Regular readers will surely recall what other notable event took place in Sept 2024 which needed a sharp deterioration in the jobs market as validation (for those who don’t remember, please reread this „Brace For Another Huge Negative Payrolls Revision, Greenlighting A 50bps September Rate Cut„). Yes: that’s when the „apolitical” Fed „unexpectedly” cut a jumbo 50bps, just two months before the election, and the collapsing labor market served as cover… Just as it does again now.
Going back to today’s report, according to the BLS, the number of job openings decreased in health care and social assistance (-181,000); arts, entertainment, and recreation (-62,000); and mining and logging (-13,000).
Of the industries noted above, government was the highlight: as shown in the chart below, government job openings crashed to pre-covid levels as demand for parasites has evaporated.
In the context of the broader jobs report, it appears the after four years of the US labor market dodging the bullet, luck may have run out because whereas in June the labor market was still supply-constrained, when there were 342K more openings than jobs in the US, in July we are finally back to demand constrained, with 55k fewer job openings than unemployed workers, the first negative print this series since April 2021.
As we discussed previously, The US never entered a recession in a period when there were more job openings than unemployed workers (i.e. the job market was supply constrained).
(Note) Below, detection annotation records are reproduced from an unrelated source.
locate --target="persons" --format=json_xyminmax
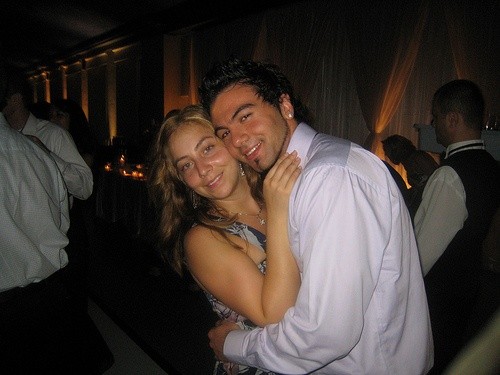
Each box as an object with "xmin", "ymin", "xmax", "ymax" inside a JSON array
[
  {"xmin": 439, "ymin": 310, "xmax": 500, "ymax": 375},
  {"xmin": 412, "ymin": 80, "xmax": 499, "ymax": 375},
  {"xmin": 0, "ymin": 112, "xmax": 70, "ymax": 375},
  {"xmin": 382, "ymin": 134, "xmax": 441, "ymax": 218},
  {"xmin": 147, "ymin": 105, "xmax": 301, "ymax": 374},
  {"xmin": 2, "ymin": 92, "xmax": 93, "ymax": 199},
  {"xmin": 198, "ymin": 60, "xmax": 435, "ymax": 375}
]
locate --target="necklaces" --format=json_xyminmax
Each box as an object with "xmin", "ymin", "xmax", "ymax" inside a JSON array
[{"xmin": 211, "ymin": 207, "xmax": 266, "ymax": 226}]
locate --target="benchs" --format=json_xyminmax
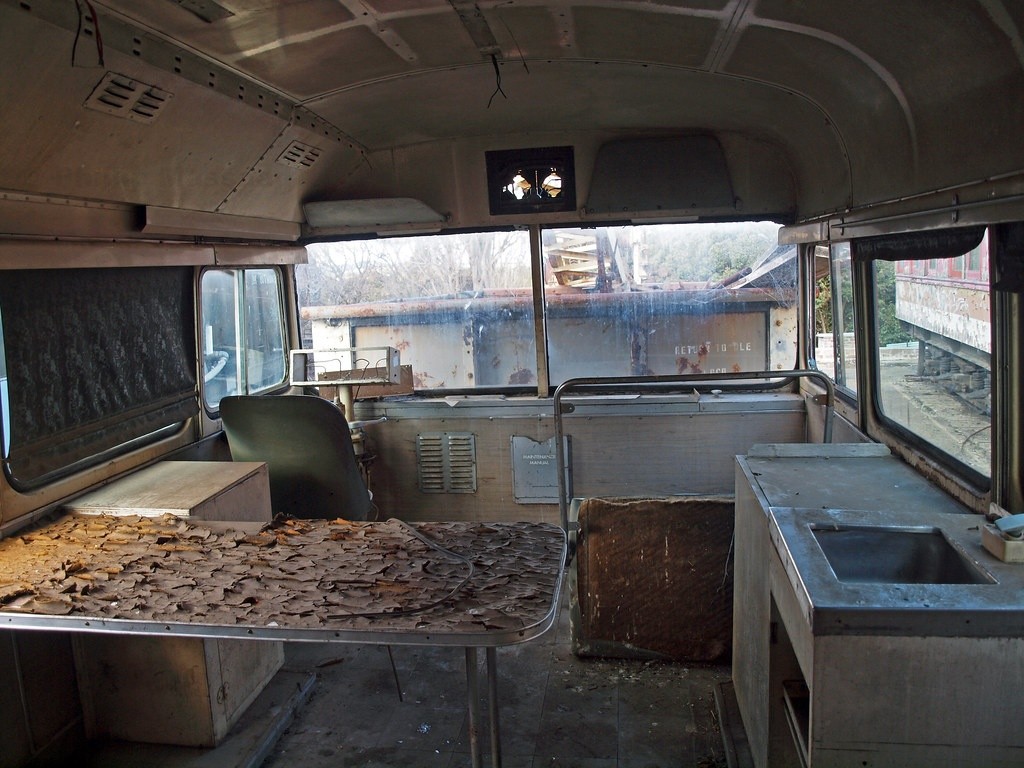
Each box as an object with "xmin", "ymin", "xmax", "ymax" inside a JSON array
[{"xmin": 567, "ymin": 493, "xmax": 736, "ymax": 666}]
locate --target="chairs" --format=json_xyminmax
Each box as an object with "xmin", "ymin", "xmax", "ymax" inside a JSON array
[{"xmin": 219, "ymin": 397, "xmax": 375, "ymax": 523}]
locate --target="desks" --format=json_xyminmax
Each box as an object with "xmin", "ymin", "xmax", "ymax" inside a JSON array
[{"xmin": 0, "ymin": 518, "xmax": 568, "ymax": 768}]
As of this moment, we know it is no longer supply constrained and is instead demand constrained.
Said otherwise, in July the number of job openings to unemployed finally dropped back under 1.0x.
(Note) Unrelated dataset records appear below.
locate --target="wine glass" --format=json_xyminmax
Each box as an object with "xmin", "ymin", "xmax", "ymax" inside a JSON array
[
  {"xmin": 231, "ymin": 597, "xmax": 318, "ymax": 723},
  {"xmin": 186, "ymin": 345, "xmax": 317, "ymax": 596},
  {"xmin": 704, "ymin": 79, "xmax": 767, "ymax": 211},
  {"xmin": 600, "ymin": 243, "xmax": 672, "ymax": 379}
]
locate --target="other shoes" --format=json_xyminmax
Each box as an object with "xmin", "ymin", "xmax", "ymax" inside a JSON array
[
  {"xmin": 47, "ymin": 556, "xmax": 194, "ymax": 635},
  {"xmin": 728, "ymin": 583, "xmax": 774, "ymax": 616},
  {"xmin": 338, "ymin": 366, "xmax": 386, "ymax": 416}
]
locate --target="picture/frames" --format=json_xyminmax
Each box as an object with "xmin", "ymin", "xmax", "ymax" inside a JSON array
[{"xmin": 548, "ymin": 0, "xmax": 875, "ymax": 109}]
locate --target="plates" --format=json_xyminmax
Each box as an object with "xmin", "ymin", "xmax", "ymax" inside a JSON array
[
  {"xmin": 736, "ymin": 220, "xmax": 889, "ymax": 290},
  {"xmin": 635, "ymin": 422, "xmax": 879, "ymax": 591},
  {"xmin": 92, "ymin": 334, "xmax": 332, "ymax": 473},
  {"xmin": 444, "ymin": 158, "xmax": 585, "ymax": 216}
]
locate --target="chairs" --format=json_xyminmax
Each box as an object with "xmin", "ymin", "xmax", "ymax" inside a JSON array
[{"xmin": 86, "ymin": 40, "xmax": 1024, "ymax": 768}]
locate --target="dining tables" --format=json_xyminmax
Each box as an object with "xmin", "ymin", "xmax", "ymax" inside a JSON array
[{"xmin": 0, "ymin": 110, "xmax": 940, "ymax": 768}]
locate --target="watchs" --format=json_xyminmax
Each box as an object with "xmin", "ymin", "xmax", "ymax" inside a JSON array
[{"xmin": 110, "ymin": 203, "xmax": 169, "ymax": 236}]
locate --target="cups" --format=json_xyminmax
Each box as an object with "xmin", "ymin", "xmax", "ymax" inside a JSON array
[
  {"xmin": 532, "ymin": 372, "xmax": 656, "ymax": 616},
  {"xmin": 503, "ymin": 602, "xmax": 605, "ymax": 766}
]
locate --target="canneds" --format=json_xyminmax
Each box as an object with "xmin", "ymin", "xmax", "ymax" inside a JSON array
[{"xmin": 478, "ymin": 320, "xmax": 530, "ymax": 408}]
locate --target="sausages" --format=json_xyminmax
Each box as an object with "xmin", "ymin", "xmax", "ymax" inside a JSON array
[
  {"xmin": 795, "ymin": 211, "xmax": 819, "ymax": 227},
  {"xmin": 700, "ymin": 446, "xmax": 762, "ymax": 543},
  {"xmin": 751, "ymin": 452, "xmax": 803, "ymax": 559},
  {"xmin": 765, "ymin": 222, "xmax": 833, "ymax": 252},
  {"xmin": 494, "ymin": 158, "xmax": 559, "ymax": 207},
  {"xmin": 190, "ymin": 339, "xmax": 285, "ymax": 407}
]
While the job openings data was very ugly and potentially the first harbinger of the coming recession – things were more normal on the hiring side where the number of new hires rebounded by 41K to 5.308MM from the lowest print in a year, while at the same time the number of people quitting their jobs was unchanged at 3.208MM.
How to make sense of this ongoing deterioration in the labor market?
It likely has to do with the DOL – which recently lost its previous commissioner after Trump fired her last month – starting to factor in the collapse in the shadow labor market, the one dominated by illegal aliens, and the replacement of illegals with legal, domestic workers which in turn is pushing the labor market into a demand-constrain imbalance. The question is how long until this appears in much weaker than expected payrolls prints – we may find out as soon as this Friday when we get the full jobs report for August, and more importantly, the full year revisions on Sept 9 just days later, which if we are correct will show another 600K-900K in jobs that were never there and were simply imagined by the Biden DOL, in the process greenlighting not only a 25bps rate cut, but potentially a jumbo 50bps… just like exactly one year ago.